When drift is flagged, select_for_active_learning() ranks the batch by distance from the reference centroid — a free, label-free novelty proxy — and queues the most novel samples for human labeling first.
References: Massey (1951) KS test · Montgomery (2020) SPC · Settles (2009) active learning survey
3 · Edge Inference & Serving (vlm_edge_inference)
ONNX export → dynamic INT8 quantization → before/after benchmark table (latency p50/p95, throughput, peak memory, accuracy retention) across multiple image sizes and batch sizes. Target: 3–5× speedup with <2% accuracy drop.
The FastAPI serving stub implements the dynamic batching pattern used by Triton Inference Server and TorchServe: requests queue and flush on max_batch_size or max_batch_wait_ms, whichever comes first. The batching queue (production_vlm.utils.batching_queue.BatchingQueue) is dependency-free and unit-tested independently — drop it into any asyncio serving layer.

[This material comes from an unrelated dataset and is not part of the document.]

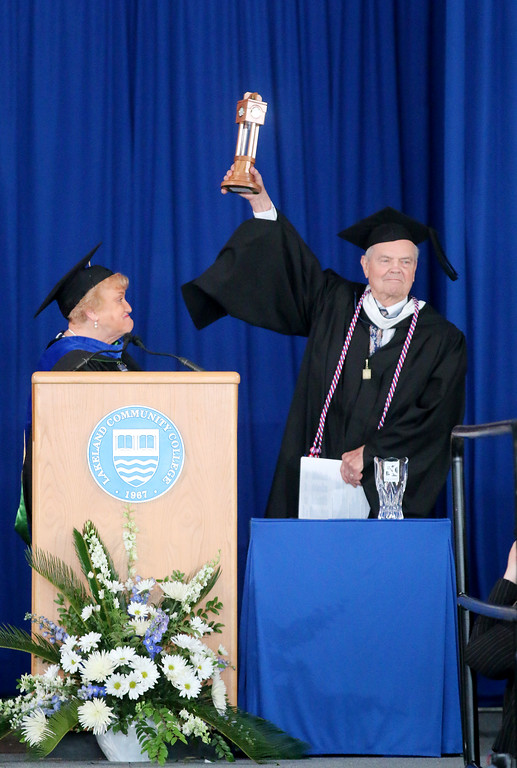 ". Jonathan Tressler � The News-Herald <br> John F. Platz, one of Lakeland Community College\'s charter faculty members, a former Wickliffe City Council member and former Lake County Commissioner who served six terms raises the Distinguished Service Award presented to him by Kathleen ""Kay\"" Malec, at left, during the 50th Annual Lakeland Commencement May 13."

References: Jacob et al. (2018) integer-arithmetic-only inference
4 · Robustness & Safety Guard (vlm_robustness_guard)
Three production failure modes, each with a concrete detection or mitigation:
Perturbation robustness: Six ImageNet-C-style corruptions (brightness, contrast, noise, blur, rotation, occlusion) at five severity levels. Brightness and contrast are fully robust via adaptive background-color estimation. Blur and rotation genuinely degrade the reader at high severity — the honest result for destructive perturbations.
OOD detection: KNNOODDetector calibrates its threshold from the reference set's own leave-one-out similarity distribution (targeting a specific false-positive rate rather than an arbitrary cosine cutoff). Validated operating point: 100% TP at 12.5% FP on the style-shift scenario.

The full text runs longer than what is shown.